ふたりの鬼
赤鬼:『これまでにない新しい形を試みたい、要望を超えるカッコいい住まいにしたい!』
青鬼:『合理性こそ正義、無理をせずに住まいの機能、要望と予算に従うべき…』
赤鬼は自己主張が強く、気張っている自分
青鬼は控えめで、禁欲的な自分
赤鬼も青鬼も自分の中に共存するふたりの鬼
建築家、内藤廣さんの『赤鬼と青鬼の場外乱闘』という名の展示会に行きました。
ご自身の建築に込めた想いや葛藤を、赤鬼と青鬼に扮して赤裸々に告白する、きわめてユニークな展示会で、冒頭はそれを真似てみたものです。
わたしもお客様から頂いたご要望から住まいのご提案に至るまで、冷静な自分と情熱的な自分と常に葛藤しています。
ひとつにまとまらなければ、冷静な提案と情熱的な提案と両方をご提案する事もあります。
双方に上手く折り合いをつけて、両立した提案をするのが優秀な設計者であり、私もそこを目指さなければ!とずっと気張っておりました。
しかし、この赤鬼と青鬼の対話による告白は、数々の実績ある建築家でさえも多くの矛盾、恥、失敗を繰り返し、実現しなかった多くの設計案もあり、その上で建築をつくり続けていることを知りました。
また、別の展示会では約40年間、紙の手帳に描き溜めてきた膨大な量の手書きの建築スケッチを見ることができ、その継続性から覚悟すら感じさせない情熱は半端なく、著名な建築家の華やかに見える舞台裏で、長い年月の積重ねでしか到達することのできない境地を見て、ここまでやるのか、と圧倒されました。

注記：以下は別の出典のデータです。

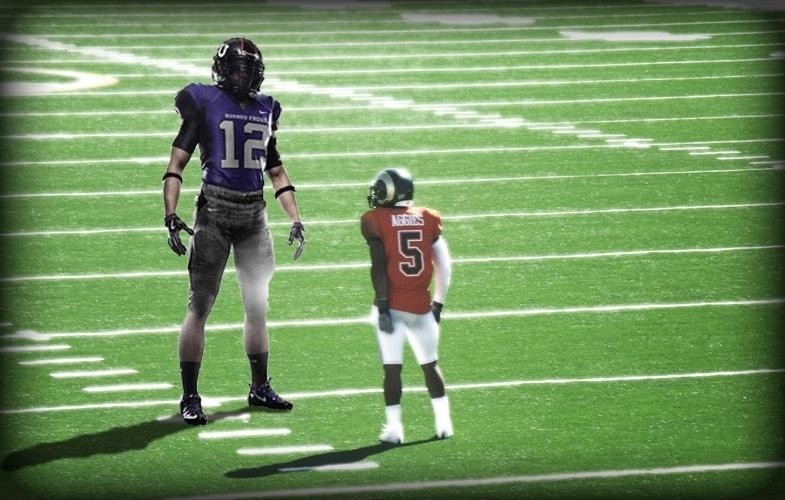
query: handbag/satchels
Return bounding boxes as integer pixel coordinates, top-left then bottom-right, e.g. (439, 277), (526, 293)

(手書きのスケッチをなぜ描くのか?は、また別の機会にて)
建築の展示会はシュッとしててカッコよいものが多いですが、このような『読ませる展示会』で、本人の心の内まですべてをさらけ出したユニークで惹きつけられるものは他にないのではないかと思います。
内藤廣さんは現在75歳。近年でも渋谷駅周辺の再開発に携わっており、未だ現役。パワーを頂きました。
建築に限らず、様々な職業や日々の暮らしの中で、皆さんにも赤鬼と青鬼が登場する場面が多くあると思います。
わたしも赤鬼と青鬼と仲良く付き合っていきながら、日々の設計に取り組んでいきたいと思います。